As a rule, the granting of bridge loans and restructuring loans to enterprises in situations of distress is subject to specific rules and limitations. If they are not observed, and if the restructuring of the borrower is unsuccessful in insolvency, there is a risk of avoidance in insolvency and claims for compensation of damages, as well as supervisory measures. In the coronavirus crisis, however, new loans regularly are at risk of becoming problem loans. That in turn would make it difficult to provide liquidity. Governmental authorities and the legislators have responded to this.

In the regulatory area, the German Federal Financial Supervisory Authority (BaFin) and the European Central Bank have introduced a series of measures designed to provide relief.
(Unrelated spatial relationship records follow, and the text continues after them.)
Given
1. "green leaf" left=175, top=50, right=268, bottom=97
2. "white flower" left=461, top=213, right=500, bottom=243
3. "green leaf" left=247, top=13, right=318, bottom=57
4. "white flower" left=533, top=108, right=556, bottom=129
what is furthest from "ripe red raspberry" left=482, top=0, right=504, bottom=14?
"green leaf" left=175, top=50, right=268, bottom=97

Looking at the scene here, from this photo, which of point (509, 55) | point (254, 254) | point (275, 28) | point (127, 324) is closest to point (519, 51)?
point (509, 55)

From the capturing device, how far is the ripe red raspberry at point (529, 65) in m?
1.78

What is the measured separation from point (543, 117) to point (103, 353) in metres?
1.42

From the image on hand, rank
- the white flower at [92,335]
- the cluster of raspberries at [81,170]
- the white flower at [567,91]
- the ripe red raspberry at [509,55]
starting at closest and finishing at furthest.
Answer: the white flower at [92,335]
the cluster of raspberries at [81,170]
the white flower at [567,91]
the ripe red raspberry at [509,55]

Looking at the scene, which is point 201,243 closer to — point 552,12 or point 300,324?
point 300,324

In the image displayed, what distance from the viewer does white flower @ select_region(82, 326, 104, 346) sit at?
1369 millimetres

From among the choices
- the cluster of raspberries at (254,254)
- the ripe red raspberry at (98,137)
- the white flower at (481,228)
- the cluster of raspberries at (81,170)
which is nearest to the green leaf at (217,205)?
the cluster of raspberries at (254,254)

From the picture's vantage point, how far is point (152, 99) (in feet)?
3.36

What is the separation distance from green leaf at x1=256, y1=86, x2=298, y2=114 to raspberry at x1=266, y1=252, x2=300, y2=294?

For instance, the application of BTO 1.2.5 No. 3 of the German Minimum Requirements for Risk Management (Mindestanforderungen an das Risikomanagement, MaRisk) has essentially been suspended.

Ability to avoid transactions temporarily suspended

In order to give legal certainty to lenders that have provided financing to enterprises struggling with the coronavirus pandemic, the Bundestag and the Bundesrat have adopted the following temporary suspensions on the ability to avoid transactions in order to protect those creditors in the event that a subsequent restructuring ultimately fails.

  • If an enterprise receives a loan in the period 1 March to 30 September 2020, known as the “suspension period”, all repayments that are made against that loan through 30 September 2023, as well as all collateral that is (subsequently) provided in the period 1 March to 30 September 2020, will not be subject to avoidance. They will not be classified as prejudicial to creditors.
  • Granting a loan or providing collateral during the suspension period will not be considered as contributing to delay in the filing an application for commencement of insolvency proceedings in a manner that is contra bonos mores.
  • For shareholders and equivalent lenders, the following applies: Repayments of shareholder loans granted during the suspension period that are made through 30 September 2023 will not be subject to avoidance. This does not however apply to any collateral that is provided. The arrangements concerning subordination and the consequences of it, particularly under section 39 (1) No. 5 of the German Insolvency Code (Insolvenzordnung, InsO), are suspended where an application for commencement of insolvency proceedings is filed on or before 30 September 2023.

As a general rule, congruent coverage – i.e. payments or collateral that the recipient needed to claim in that manner and at that time – will not be subject to avoidance in subsequent insolvency proceedings. In the same way, certain types of incongruent coverage transactions that are listed in the law will as a rule not be subject to avoidance. However, the privileged status enjoyed by congruent and certain types of incongruent coverage does not apply if the recipient was aware that the debtor’s restructuring efforts were not suited to remedying its illiquidity, in which case the transactions may be avoided.

However: Suspension is subject to a limitation!

However, the suspensions occasioned by the coronavirus pandemic apply only where the obligation to apply for insolvency proceedings has also been suspended for the affected enterprise. In order to qualify for a suspension, the enterprise’s material insolvency has to be the result of the coronavirus pandemic, and it must be likely that current illiquidity is only temporary. For all other cases, the current statutory arrangements in insolvency law, civil law, and company law continue to apply.

This is intended to prevent so-called “zombie companies” with no chance of survival irrespective of the coronavirus crisis from receiving artificial life support from government assistance measures, which would then cause further damage to their creditors and contract partners.

The new statutory arrangements do not address how finance providers are to obtain certainty that the specified requirements are met. In particular, there is no obligation to obtain an expert opinion or a confirmation that the enterprise is capable of being restructured, such as in the case of the “protective shield” procedure.